**Exercise goal**
Lines from the one containing "source: automated SDO event catalogue" through the last one in the data below: write them out word for word, and only them.

**Exercise data**

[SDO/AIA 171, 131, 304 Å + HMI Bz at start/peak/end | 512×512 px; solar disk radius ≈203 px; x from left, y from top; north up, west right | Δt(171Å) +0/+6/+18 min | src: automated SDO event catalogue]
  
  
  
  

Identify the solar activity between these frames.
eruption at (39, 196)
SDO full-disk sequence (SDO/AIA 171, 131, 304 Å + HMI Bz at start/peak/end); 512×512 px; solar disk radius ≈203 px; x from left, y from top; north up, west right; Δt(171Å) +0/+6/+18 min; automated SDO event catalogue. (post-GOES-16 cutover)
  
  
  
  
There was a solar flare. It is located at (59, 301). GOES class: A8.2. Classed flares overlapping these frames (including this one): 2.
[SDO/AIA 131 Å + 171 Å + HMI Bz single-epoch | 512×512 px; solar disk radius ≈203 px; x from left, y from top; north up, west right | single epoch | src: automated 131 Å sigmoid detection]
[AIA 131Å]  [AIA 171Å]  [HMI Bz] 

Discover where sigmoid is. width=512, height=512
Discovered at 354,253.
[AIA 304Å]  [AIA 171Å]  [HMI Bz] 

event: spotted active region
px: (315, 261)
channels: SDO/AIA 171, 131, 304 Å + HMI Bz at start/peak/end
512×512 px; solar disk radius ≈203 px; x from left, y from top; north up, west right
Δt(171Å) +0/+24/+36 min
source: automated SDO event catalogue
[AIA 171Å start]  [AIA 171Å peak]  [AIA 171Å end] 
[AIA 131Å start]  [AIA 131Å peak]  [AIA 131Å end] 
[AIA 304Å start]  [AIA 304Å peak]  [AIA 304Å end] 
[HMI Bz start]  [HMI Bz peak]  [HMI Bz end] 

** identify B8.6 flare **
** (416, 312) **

**Response area**
source: automated SDO event catalogue
[AIA 171Å start]  [AIA 171Å peak]  [AIA 171Å end] 
[AIA 131Å start]  [AIA 131Å peak]  [AIA 131Å end] 
[AIA 304Å start]  [AIA 304Å peak]  [AIA 304Å end] 
[HMI Bz start]  [HMI Bz peak]  [HMI Bz end] 

** identify B8.6 flare **
** (416, 312) **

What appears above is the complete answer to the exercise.